Comments on Covenants

Division Three of the Washington Court of Appeals recently circulated an unpublished decision in the case of Mitschke v Nielsen in which several legal concepts regarding land use covenants, conditions, and restrictions (CCR's) were addressed. Many people think of CCR's as the tool of homeowner associations to enforce neighborhood rules such as house color, architectural standards, use restrictions, and such that some people like to have, but are considered to be outside the power of government to enforce (or trivial from the public point of view).

CCR's are basically contracts which run with the land. When a property is sold, the new owner is obligated to accept the terms of the contract as a condition of the sale.

While the specifics of the case aren't important (except, clearly, to the individuals involved), the ruling of the court was that the purported covenant was unenforceable. That, for those who live in neighborhoods with CCR's, might be important to you. So, what happened?

The court concluded that the specific covenant was not acknowledged by each property owner when it was sold to them. That is, in order to be subject to a covenant, the new property owner must be aware of it and agree to it. Of course, agreeing to it must also be a condition of the sale of the property.

Also, there were irregularities in the documentation itself, some glaringly bizarre: the name of the subdivision was that of a different neighborhood and the name of the neighborhood the litigants lived in was handwritten at the top of the page, also, there was no reference to the location of the properties.

The covenant had several articles to which property owners were purportedly required to adhere. Number 4 limits garages to two cars. Number 6 forbade loud animals. Number 9 required that all alterations be approved by the architectural control committee (ACC). The covenant also forbade commercial enterprises without the permission of the ACC.

The trial court found as a matter of fact that each of these articles had been violated multiple times by multiple residents. Indeed, even the Mitschke family had violated the commercial enterprise requirement. It concluded that because of the frequency of violations, the neighborhood had abandoned the CCR's, even if they had been enforceable.

(The phrase that's used regarding the Mitschke family's violation of the CCR's is interesting. It's best for you all to remember that if you're going to attempt to enforce questionable CCR's, "a person must come into a court of equity with clean hands." Pierce County v. State, 144 Wn. App. 783, 832, 185 P.3d 594 (2008) (citing Income Investors, Inc. v. Shelton, 3 Wn.2d 599, 602, 101 P.2d 973 (1940)). In other words, don't violate the CCR's, then complain that someone else is, too.)
__________________________________________________
Request A:
In the covenants article, what did article number 4 of the covenant limit?
Request B:
Print the part of the covenants article that opens with the words containing "Comments on Covenants" and closes with "point of view).".
The listing has nothing to do with the covenants article.

Data provided:
__________________________________________________
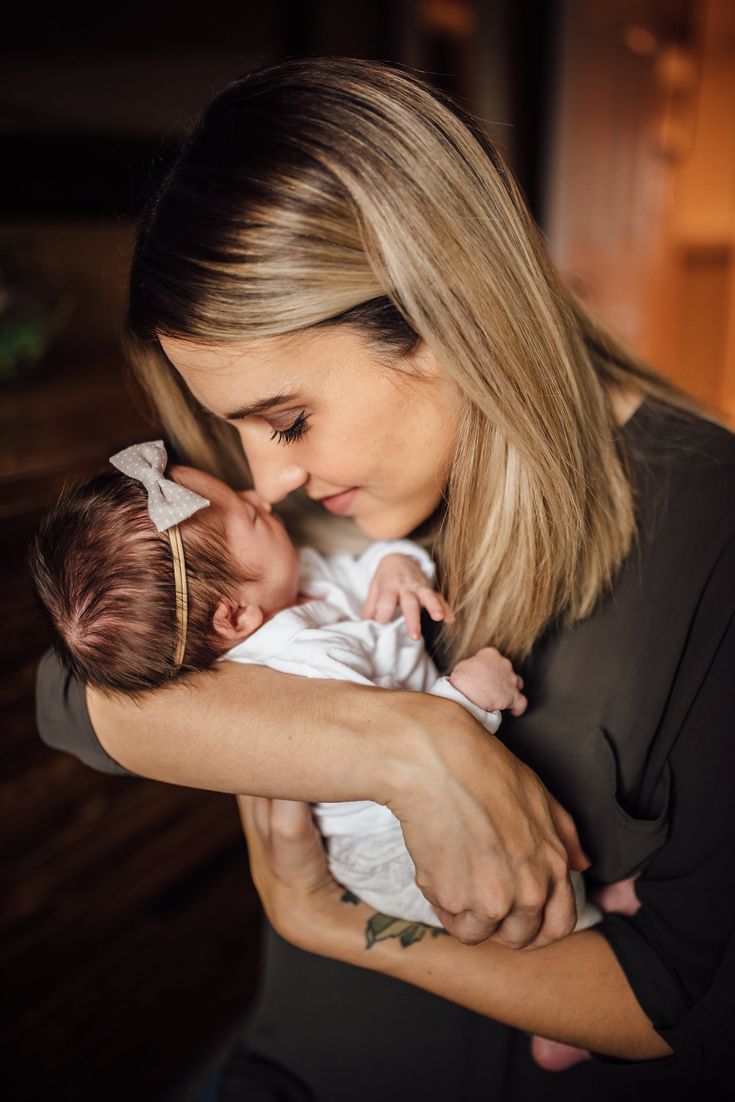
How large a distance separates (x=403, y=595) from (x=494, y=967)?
__________________________________________________
Full response A:
It limited garages to two cars.

Full response B:
Comments on Covenants

Division Three of the Washington Court of Appeals recently circulated an unpublished decision in the case of Mitschke v Nielsen in which several legal concepts regarding land use covenants, conditions, and restrictions (CCR's) were addressed. Many people think of CCR's as the tool of homeowner associations to enforce neighborhood rules such as house color, architectural standards, use restrictions, and such that some people like to have, but are considered to be outside the power of government to enforce (or trivial from the public point of view).